[[ Given text open ]]

The Go-Away Bird and Other Stories
- First edition
- Author: Muriel Spark
- Original title: The Go-Away Bird with Other Stories
- Cover artist: Victor Reinganum
- Language: English
- Publisher: Macmillan (UK) Lippincott (US)
- Publication date: 1958 (UK), 1960 (US)
- Publication place: United Kingdom
- Media type: Print
- Pages: 215

= The Go-Away Bird and Other Stories =

Short story collection by Scottish author Muriel Spark

The Go-Away Bird and Other Stories is the first short story collection by Scottish author Muriel Spark, first published in 1958 by Macmillan in the UK and in 1960 by Lippincott in the US.

==Contents==
It contains 11 stories :-
- "The Black Madonna" - Set in a new town near Liverpool, Roman Catholic couple Raymond and Lou see a lot of two Jamaican black friends, Henry and Oxford. A Black Madonna carved from bog oak in their local church becomes associated with several miracles. Childless Raymond and Lou decide to pray to it. Soon after Lou falls pregnant, they are both shocked to find the baby is black. Raymond accuses Lou of having an affair with Henry or Oxford. The couple don't believe it can be theirs and they take it up for adoption.
- "The Pawnbroker's Wife" - Set in 1942 on the Cape of Good Hope, Mrs Jan Cloote has three daughters and lives above a pawnshop where she takes in lodgers. Her husband left her some years ago and she now successfully takes charge of the shop. She periodically hosts her lodgers and talks about her pawnbroking business as her conduct seems less than honest...

[[ Given text closed ]]
[[ Data block open ]]

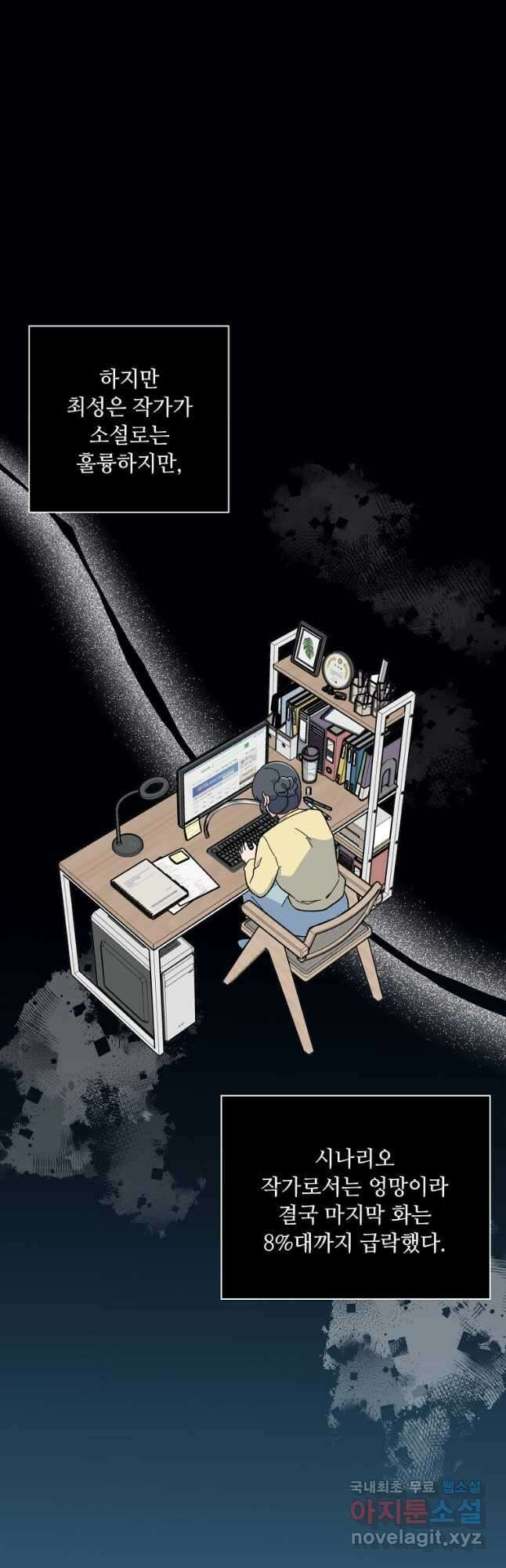 1년차 만렙 매니저 78화 20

[[ Data block closed ]]

> Work order A
Retype the passage of the story collection article from "- Publication place: United" to "Lippincott in the US.", keeping every word unchanged.
> Work order B
According to the article on The Go-Away Bird and Other Stories, who was the cover artist?

> Your solution A
- Publication place: United Kingdom
- Media type: Print
- Pages: 215

= The Go-Away Bird and Other Stories =

Short story collection by Scottish author Muriel Spark

The Go-Away Bird and Other Stories is the first short story collection by Scottish author Muriel Spark, first published in 1958 by Macmillan in the UK and in 1960 by Lippincott in the US.

> Your solution B
Victor Reinganum